Lulus Verifikasi Dewan Pers No.126/DP-Terverifikasi/K/X/2017

Pencapresan Ical Segera Dievaluasi

Golkar Sodorkan JK, Akbar, Priyo, dan Agung Jadi Cawapres Jokowi
Oleh : Surya
Senin | 17-03-2014 | 15:41 WIB
prio-budi-santoso-dan-JK-415x300.jpg Honda-Batam
Priyo Budi Santoso dan Jusuf Kalla, dua dari 4 kader Partai Golkar yang disodorkan jadi Cawapres Jokowi

BATAMTODAY.COM, Jakarta - Politikus senior Partai Golkar, Zainal Bintang, mengatakan, pencapresan Joko Widodo oleh PDI Perjuangan secara resmi telah memperkecil peluang kemenangan capres manapun, termasuk capres Golkar Aburizal Bakrie. Golkar disarankan untuk segera mengambil posisi cawapres untuk diduetkan dengan Jokowi.

"Posisi Golkar menempatkan Ical (Ketua Umum DPP Partai Golkar Aburizal Bakrie, red) sebagai capres, harus dikaji ulang," kata Zainal menanggapi peluang capres lain jika Aburizal dihadapkan dengan Jokowi, dalam diskusi bertema "Fenomena dan Kesempatan Tokoh Muda Parpol: Bagaimana Respon Publik Dalam Peta Politik Nasional di Pilpres 2014" yang digelar Founding Fathers House di Warung Daun, Jakarta, kemarin.

Zainal Bintang mengatakan, eletabilitas Jokowi dengan Ical berbanding sangat jauh jaraknya.

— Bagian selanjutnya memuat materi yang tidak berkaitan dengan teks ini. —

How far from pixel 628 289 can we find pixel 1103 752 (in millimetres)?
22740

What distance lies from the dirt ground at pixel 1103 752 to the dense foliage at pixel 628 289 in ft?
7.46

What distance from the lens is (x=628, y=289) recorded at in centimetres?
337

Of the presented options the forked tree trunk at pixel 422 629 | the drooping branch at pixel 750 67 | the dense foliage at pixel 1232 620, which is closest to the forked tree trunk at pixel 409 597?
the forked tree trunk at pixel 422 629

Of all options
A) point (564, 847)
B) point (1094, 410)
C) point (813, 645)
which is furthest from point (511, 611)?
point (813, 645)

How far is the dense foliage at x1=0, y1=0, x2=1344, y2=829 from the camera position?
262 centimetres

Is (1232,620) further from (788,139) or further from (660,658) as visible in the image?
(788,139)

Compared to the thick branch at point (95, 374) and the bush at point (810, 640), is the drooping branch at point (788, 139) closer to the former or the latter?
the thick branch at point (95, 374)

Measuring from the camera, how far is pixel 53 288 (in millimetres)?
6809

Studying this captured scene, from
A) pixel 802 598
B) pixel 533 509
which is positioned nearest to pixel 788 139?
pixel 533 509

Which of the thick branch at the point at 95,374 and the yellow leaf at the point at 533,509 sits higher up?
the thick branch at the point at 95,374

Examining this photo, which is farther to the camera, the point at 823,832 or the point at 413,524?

Jokowi 31 persen, sementara Ical hanya 11 persen. Dia pun menilai pencapresan Jokowi mengubah konstelasi politik Indonesia. Terlebih kalau Pileg pada 9 April mendatang, PDI Perjuangan memenangkan perolehan suara.

Jika hendak berkoalisi dengan Jokowi dan PDI Perjuangan, menurut Zainal, tidak mungkin nama yang disodorkan adalah Ical. Jika Ical memaksakan diri jadi cawapresnya Jokowi maka akan membuat gejolak di internal Golkar.

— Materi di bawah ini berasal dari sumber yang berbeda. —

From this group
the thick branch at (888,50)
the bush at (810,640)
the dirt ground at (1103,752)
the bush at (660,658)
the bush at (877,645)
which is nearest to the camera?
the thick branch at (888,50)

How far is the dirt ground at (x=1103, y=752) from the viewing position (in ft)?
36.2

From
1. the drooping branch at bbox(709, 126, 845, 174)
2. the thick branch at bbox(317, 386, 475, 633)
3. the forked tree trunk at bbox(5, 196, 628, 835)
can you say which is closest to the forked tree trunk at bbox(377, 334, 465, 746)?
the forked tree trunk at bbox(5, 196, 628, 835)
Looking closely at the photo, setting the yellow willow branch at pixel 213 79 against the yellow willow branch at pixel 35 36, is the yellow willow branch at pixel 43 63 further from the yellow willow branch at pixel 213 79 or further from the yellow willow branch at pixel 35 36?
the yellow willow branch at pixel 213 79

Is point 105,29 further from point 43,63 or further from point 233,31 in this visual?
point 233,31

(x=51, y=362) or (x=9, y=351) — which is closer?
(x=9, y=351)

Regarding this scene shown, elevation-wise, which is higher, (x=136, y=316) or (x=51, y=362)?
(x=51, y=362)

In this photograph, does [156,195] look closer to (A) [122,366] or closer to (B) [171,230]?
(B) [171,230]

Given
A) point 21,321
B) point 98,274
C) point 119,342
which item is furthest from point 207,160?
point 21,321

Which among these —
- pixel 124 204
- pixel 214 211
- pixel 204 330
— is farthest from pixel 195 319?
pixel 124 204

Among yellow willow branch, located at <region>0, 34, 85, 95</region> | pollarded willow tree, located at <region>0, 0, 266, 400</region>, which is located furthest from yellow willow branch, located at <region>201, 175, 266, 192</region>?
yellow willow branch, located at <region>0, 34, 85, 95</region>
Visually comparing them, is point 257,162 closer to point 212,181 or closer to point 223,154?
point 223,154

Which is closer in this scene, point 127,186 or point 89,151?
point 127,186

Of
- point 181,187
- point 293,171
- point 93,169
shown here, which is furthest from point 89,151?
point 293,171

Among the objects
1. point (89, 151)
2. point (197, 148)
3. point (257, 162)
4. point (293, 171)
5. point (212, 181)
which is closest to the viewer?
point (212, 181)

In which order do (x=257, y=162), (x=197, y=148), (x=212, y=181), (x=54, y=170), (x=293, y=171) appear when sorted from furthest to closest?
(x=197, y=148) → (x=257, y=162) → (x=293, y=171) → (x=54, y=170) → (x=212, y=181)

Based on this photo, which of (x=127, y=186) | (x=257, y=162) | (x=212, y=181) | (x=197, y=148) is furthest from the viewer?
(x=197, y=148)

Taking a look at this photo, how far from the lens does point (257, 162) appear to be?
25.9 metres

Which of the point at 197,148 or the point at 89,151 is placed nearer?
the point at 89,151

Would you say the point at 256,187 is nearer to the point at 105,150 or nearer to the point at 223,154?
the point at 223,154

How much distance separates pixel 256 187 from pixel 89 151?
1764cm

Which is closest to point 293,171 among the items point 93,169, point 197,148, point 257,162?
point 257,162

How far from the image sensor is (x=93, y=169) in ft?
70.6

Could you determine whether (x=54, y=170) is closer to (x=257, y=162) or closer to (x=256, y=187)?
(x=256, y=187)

Sebagai cawapres yang akan disodorkan ke Jokowi, Zainal Bintang menyarankan empat nama tokoh Golkar. Mereka adalah Ketua Dewan Pembina Partai Golkar Akbar Tandjung, Ketua DPP Partai Golkar Priyo Budi Santoso, Wakil Ketua Umum DPP Partai Golkar Agung Laksono, dan mantan ketum Golkar Jusuf Kalla.

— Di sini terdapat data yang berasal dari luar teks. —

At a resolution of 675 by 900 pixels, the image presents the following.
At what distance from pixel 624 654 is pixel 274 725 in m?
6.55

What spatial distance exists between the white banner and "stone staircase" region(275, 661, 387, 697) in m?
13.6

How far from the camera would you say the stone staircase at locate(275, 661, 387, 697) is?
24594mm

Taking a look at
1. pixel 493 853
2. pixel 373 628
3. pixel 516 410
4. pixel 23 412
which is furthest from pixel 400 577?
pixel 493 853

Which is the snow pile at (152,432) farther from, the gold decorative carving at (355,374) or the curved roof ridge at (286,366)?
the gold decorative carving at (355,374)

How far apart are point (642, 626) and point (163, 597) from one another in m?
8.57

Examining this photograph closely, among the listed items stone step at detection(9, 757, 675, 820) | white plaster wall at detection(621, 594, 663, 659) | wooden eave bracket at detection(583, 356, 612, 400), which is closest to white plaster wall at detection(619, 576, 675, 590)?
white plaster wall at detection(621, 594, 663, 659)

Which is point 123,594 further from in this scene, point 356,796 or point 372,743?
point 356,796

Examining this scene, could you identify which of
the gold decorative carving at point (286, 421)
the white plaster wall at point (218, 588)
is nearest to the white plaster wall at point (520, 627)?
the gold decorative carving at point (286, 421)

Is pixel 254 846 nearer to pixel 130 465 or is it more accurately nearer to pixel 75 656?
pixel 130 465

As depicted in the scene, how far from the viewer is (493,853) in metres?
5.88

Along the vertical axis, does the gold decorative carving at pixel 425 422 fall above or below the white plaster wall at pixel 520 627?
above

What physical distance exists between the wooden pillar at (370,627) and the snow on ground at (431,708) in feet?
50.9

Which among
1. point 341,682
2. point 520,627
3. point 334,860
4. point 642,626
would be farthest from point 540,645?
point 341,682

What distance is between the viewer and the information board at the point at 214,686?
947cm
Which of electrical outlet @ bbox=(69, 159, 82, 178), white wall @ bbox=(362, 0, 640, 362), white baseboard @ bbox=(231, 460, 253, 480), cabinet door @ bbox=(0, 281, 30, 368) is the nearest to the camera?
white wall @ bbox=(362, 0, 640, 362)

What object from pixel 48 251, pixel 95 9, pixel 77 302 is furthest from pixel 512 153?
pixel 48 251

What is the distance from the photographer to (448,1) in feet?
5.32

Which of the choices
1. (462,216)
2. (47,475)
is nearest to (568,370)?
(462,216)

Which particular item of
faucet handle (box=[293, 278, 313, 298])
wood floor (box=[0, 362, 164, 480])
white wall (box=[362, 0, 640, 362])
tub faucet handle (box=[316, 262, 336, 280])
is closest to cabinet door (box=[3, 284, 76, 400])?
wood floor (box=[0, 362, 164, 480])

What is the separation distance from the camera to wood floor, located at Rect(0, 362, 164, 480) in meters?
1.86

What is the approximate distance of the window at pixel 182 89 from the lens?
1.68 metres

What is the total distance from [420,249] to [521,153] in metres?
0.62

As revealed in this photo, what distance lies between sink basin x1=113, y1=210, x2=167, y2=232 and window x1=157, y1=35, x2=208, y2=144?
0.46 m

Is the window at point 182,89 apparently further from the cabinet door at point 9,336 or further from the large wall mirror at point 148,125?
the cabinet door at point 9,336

Zainal yakin akan ada perubahan soal pencapresan Partai Golkar. Perubahan itu akan dilakukan dalam Rapimnas Partai Golkar yang diselenggarakan pasca Pemilu Legislatif 2014.

Zainal menegaskan lagi, munculnya Jokowi mirip dengan munculnya SBY pada Pemilu 2004. Saat itu, naiknya SBY sebagai presiden juga disebabkan anti-tesis kekecewaan masyarakat pada pemerintah sebelumnya.

"Saat itu, masyarakat memilih SBY karena ada harapan untuk perubahan dan muncul justifikasi lembaga survei mengenai sosok SBY," katanya.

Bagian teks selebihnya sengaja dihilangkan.